───── DATA EXTRACTS

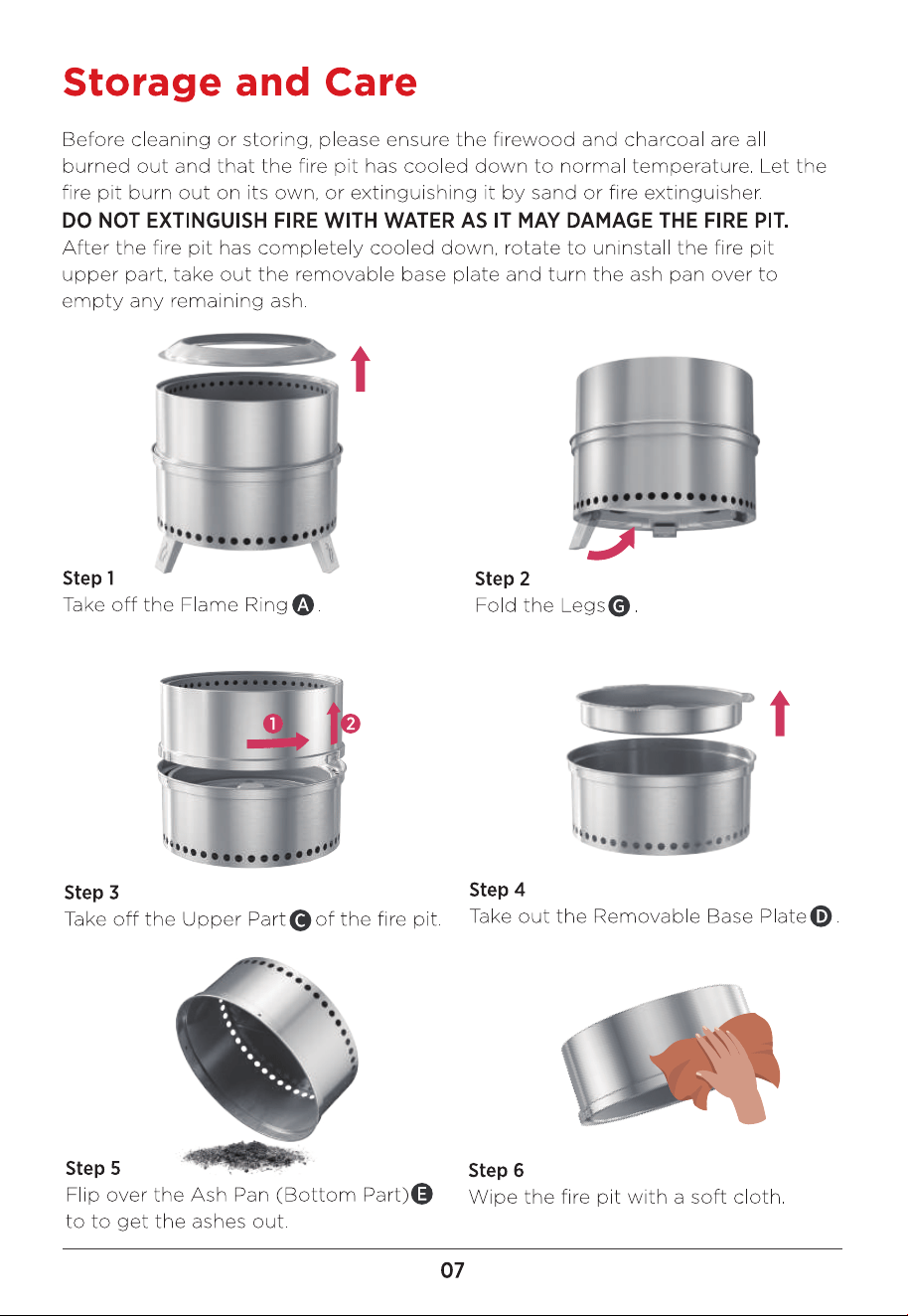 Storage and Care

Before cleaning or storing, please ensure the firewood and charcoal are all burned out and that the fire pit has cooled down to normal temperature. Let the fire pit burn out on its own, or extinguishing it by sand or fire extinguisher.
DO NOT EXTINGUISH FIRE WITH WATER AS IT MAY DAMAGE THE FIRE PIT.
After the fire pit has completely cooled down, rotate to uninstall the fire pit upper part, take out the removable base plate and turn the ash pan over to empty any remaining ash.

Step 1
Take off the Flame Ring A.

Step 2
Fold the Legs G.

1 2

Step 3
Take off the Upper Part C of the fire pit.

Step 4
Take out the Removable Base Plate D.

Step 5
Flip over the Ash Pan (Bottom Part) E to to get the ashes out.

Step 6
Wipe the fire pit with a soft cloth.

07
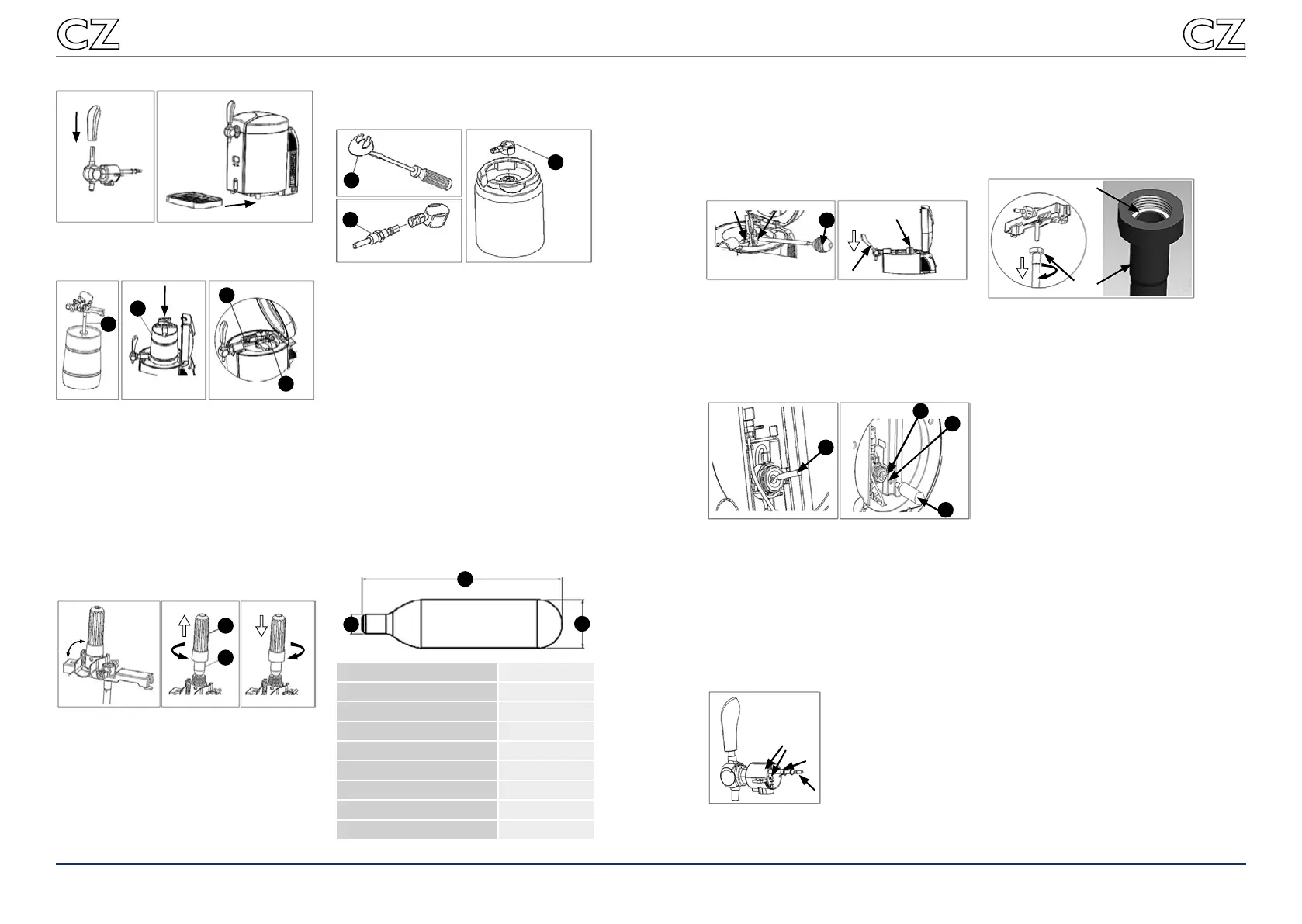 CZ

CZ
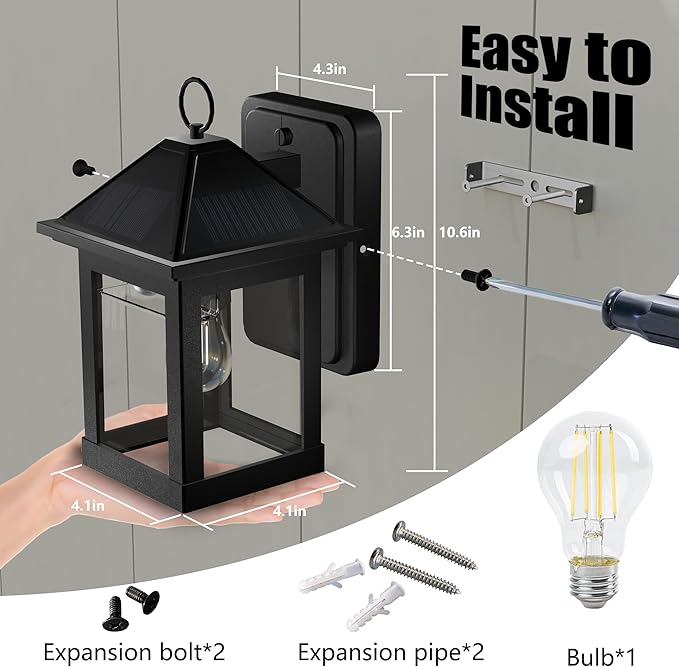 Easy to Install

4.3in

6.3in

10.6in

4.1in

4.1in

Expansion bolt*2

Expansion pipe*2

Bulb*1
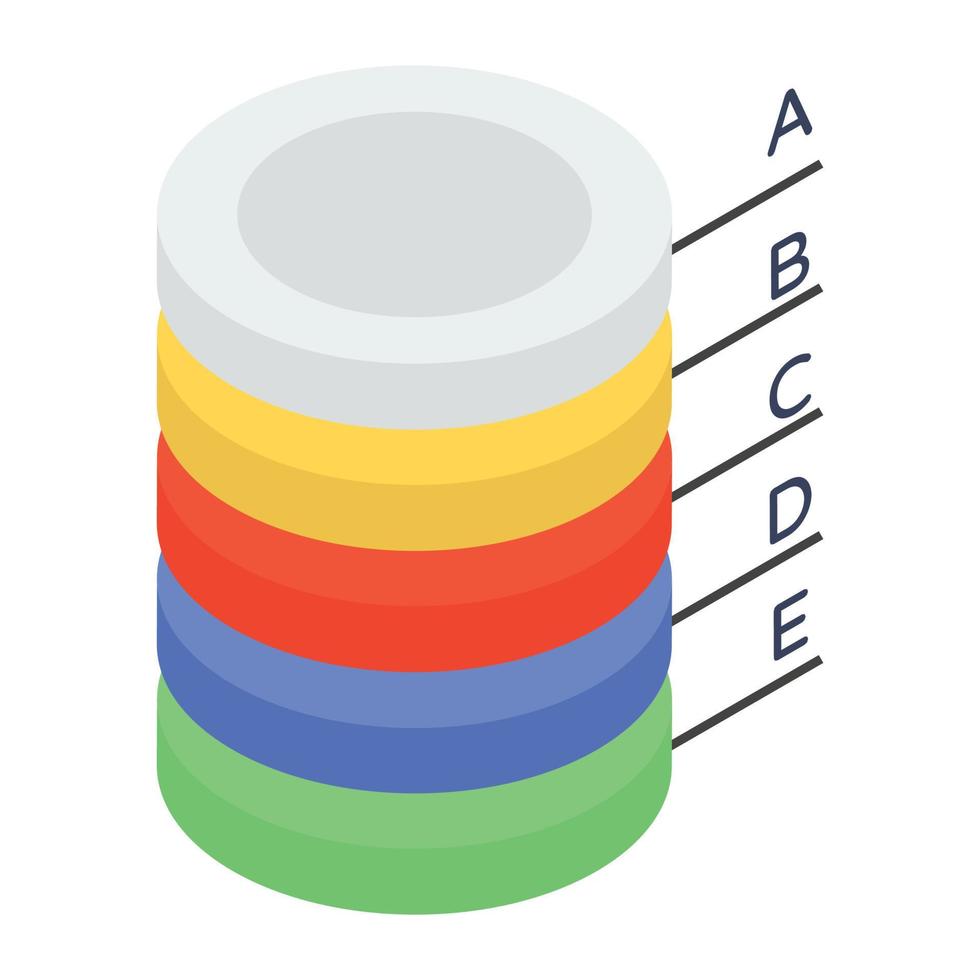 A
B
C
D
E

──────────
───── DATA EXTRACTS

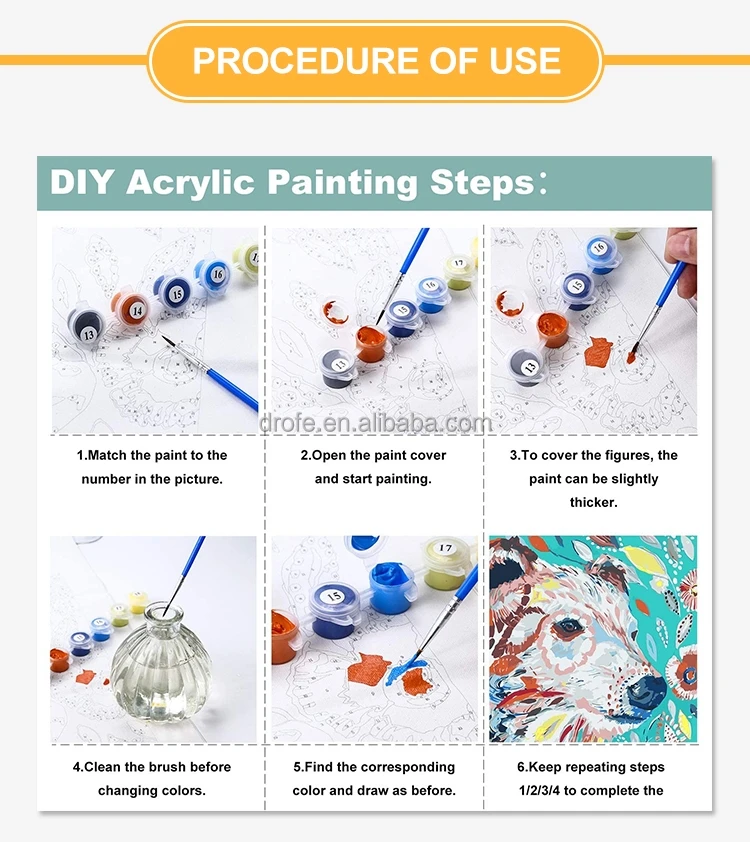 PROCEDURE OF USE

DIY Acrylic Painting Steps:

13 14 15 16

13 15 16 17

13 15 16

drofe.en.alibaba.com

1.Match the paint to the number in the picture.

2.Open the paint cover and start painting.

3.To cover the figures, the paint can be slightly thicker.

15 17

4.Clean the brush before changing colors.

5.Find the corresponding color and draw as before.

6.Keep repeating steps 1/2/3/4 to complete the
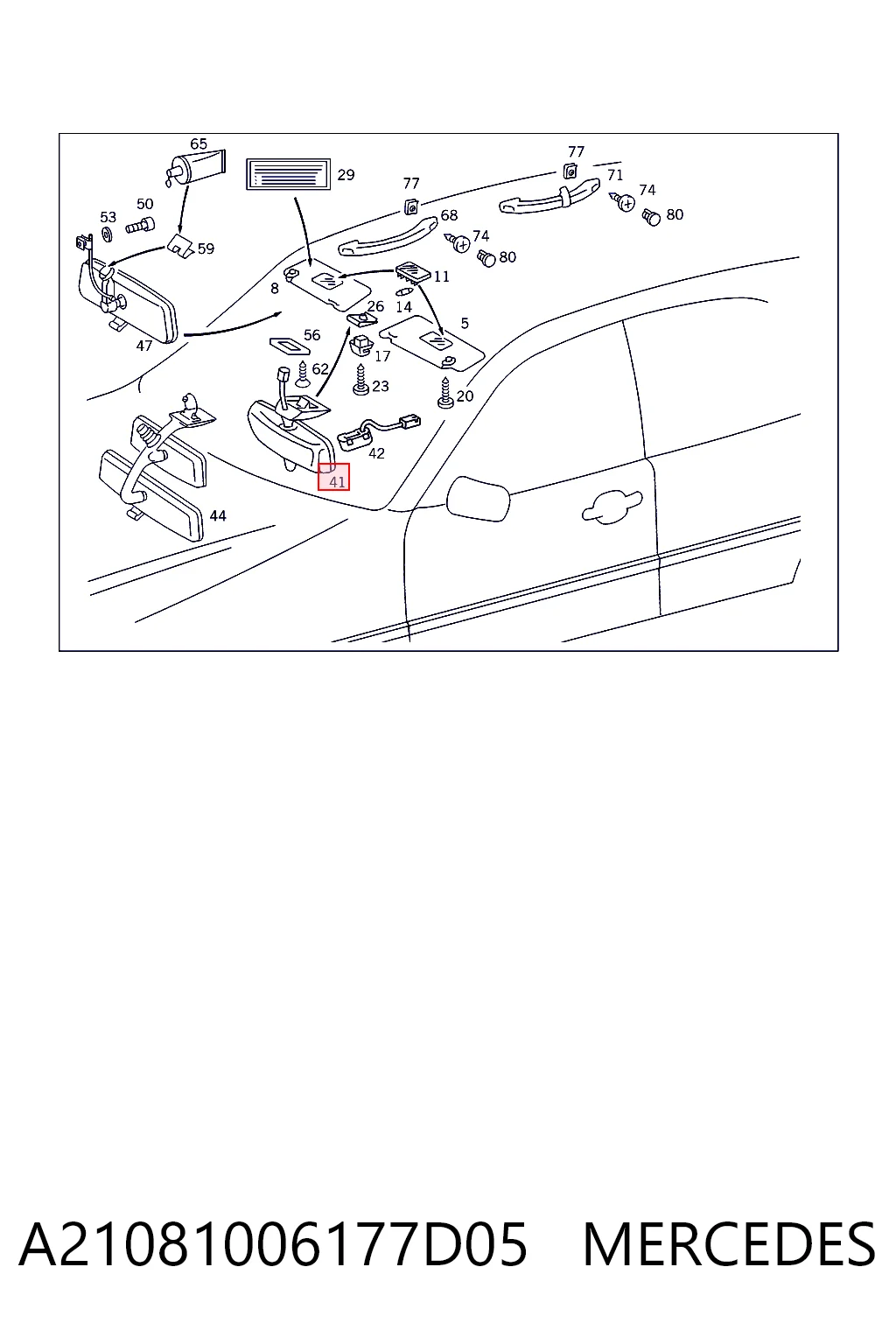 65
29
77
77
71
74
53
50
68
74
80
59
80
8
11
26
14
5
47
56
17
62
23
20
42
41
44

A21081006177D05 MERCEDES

──────────

Output exactly the stretch of the listing that begins at the line containing "Storage and Care" and ends at the line containing "DO NOT EXTINGUISH", both kept. Omit pictures and everything else.

 Storage and Care

Before cleaning or storing, please ensure the firewood and charcoal are all burned out and that the fire pit has cooled down to normal temperature. Let the fire pit burn out on its own, or extinguishing it by sand or fire extinguisher.
DO NOT EXTINGUISH FIRE WITH WATER AS IT MAY DAMAGE THE FIRE PIT.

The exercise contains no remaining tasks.